Je te trouve un peu dur sur le coup. Certes ce plan aurait pu être encore mieux, mais je le trouve à la hauteur et le simple fait de se voir reprocher une certaine radicalité (c’est inapplicable car ça va creuser les déficits) par Rebsamen and co tend à confirmer qu’un coup de barre à gauche a été donné…
J’essaie de te répondre sur quelques points :
- Concernant les délocalisations, on peut regretter l’absence de référence à des protections commerciales mais cela n’entre pas vraiment selon moi dans le cadre d’un “plan de relance”. C’est davantage un chapitre indispensable de la réforme du commerce international. En revanche ça aurait du figurer dans la partie “analyse de la crise”
- Sur l’industrie,au delà de l’automobile, le plan fait référence à la création d’un pôle public de l’investissement industriel ainsi qu’à une agence européenne de l’innovation industrielle avec des financements importants à la clé. Je te renvoie au doc pour les détails
- Pour le paquet fiscal je suis surpris que tu n’ai rien vu à ce sujet! On a largement insisté sur le fait que seul un retour sur ce dernier permettrait de financer un plan de relance véritablement ambitieux.(50 milliards)
- Quant aux niches fiscales, le projet de loi de finances rectificatif s’y attaque, certes pas suffisamment mais c’est un début. L’activisme de Migaud à l’Assemblée a fait avancer les choses.
@ Mathieu
Ce plan de relance est pour moi le minimum syndical.
On veut construire 300 000 logements, ok, mais où et comment. Qu’en est il de la politique de la ville et la rénovation urbaine des quartiers. L’ANRU, plus personne n’en parle.
Où est la politique de santé à part remettre en cause le plan hôpital du gouvernement :Politique de remboursement et médicaments génériques.
Qu’en est il des retraites et du temps de travail. Depuis les années 70 on sait que le temps éveillé passé au travail ne fait que baisser.
Où est la retraite à 60 ans et la participation du capital au calculs de répartition de la retraite ?
Quant à la politique économique, miser sur l’automobile, c’est comme si nous étions au début des années 80 et nous misions sur la sidérurgie.
La voiture individuelle, quand bien même elle serait électrique et propre, a vécu, on s’achemine vers des petites voitures en libre services en milieu urbain avec des contrats de location pour les vacances.
Où se trouve la politique ambitieuse des autoroutes électriques avec conduite assistée (cf études PREDIT et INRETS). Ou se trouve la politique de report modal du fret sur lkes rails et des autoroutes électrique.
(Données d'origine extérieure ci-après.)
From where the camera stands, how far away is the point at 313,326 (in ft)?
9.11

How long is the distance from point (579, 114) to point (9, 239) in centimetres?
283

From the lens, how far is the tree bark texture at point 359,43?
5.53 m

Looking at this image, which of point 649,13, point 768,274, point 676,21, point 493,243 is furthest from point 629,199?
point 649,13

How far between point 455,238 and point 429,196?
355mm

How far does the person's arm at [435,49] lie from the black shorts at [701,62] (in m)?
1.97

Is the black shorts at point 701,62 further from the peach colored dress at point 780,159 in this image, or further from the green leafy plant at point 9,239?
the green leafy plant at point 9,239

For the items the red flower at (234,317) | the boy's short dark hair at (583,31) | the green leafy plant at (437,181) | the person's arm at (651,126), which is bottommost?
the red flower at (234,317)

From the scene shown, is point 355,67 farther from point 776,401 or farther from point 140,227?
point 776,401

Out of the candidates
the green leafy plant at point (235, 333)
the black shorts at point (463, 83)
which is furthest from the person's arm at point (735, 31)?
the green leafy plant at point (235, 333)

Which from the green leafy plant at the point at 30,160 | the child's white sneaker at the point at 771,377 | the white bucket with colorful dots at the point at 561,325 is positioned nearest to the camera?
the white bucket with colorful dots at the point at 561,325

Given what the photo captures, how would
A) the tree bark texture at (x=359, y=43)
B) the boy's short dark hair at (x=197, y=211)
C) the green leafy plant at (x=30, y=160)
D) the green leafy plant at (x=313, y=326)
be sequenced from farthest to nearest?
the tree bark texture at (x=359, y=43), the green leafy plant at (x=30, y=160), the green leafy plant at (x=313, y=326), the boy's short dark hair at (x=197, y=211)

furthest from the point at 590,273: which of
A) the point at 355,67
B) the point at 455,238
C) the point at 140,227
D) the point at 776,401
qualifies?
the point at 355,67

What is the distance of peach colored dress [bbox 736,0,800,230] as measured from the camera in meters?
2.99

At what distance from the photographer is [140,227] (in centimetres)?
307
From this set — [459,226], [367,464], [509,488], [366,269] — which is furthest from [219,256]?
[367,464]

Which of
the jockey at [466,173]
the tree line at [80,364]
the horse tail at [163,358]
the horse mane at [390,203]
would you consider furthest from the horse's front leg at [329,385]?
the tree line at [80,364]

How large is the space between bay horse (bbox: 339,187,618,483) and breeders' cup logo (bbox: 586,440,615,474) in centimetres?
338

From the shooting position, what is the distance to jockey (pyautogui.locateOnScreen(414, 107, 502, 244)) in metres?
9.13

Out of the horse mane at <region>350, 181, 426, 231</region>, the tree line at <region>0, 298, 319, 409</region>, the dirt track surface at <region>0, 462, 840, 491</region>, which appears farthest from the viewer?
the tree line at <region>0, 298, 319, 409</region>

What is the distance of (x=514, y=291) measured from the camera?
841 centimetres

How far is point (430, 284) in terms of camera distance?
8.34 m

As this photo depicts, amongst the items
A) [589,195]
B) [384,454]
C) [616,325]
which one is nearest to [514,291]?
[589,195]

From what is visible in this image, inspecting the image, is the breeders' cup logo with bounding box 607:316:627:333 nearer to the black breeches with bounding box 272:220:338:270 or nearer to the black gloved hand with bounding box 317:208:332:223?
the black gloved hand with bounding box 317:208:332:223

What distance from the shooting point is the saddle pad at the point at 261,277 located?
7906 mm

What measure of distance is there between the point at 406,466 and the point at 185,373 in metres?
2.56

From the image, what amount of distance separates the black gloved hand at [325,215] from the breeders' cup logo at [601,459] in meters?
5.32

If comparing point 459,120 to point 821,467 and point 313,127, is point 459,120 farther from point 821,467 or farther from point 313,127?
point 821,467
Nous avons un gisement potentiel énorme de brevet avec nos compétences de recherche et industrielle (Alsthom, EDF et la SNCF). Serions nous les premier à le faire, non car les norvégiens travaillent sur le coup…
Où est la politique d’une agriculture moderne et écolo, dans la promotion d’une croissance verte qui éviterait aux français d’ingurgiter 1,5 kg de pesticides par an avec les risques sanitaires et de santé que cela comporte.
Où est la politique ambitieuse sur l’éducation nationale pour refaire de l’école un ascenseur social.
Où est la politique de recherche, reviendra t on sur les réformes du gouvernement et la LRU ?
Ok, on file 500 euros et après ?
Je trouve que se plan n’est pas ambitieux. Nous sommes très loin d’un “new deal”, il n’ y a rien de très nouveau. Tout ce ceci me semble très consensuel.
Contrer le libéralisme et le combattre, ce n’est pas agir au marge, mais proposer un système opposer.
Un secteur public à 100 % pour l’eau, l’électricité, la santé : non négociable car on touche ici au besoin physiologique de l’individu.
Un système éducatif performant avec un université qui posséderait en moyenne de 12000 euros par étudiant (niveau des classes prépas) Cout de l’enseignement supérieur : 21 milliards d’euros avec 9300 euros par étudiant, passer à 12000 euros ne couterait que 6 milliard (1,8 millions d’étudiants par 3000).
Ou se trouve les incitations à embaucher les jeunes diplômés ?
Une agence nationale de la sécurité bio : afin d’interdire tout produit toxique dans l’agroalimentaire.
La mise en place d’un système financier d’investissement publique de micro crédits pour favoriser la création de petite activités et entreprises individuelles…
Ce plan m’apparait bien banal et peu sexy. Mais je te l’accorde on essayera d’être motivé pour le défendre.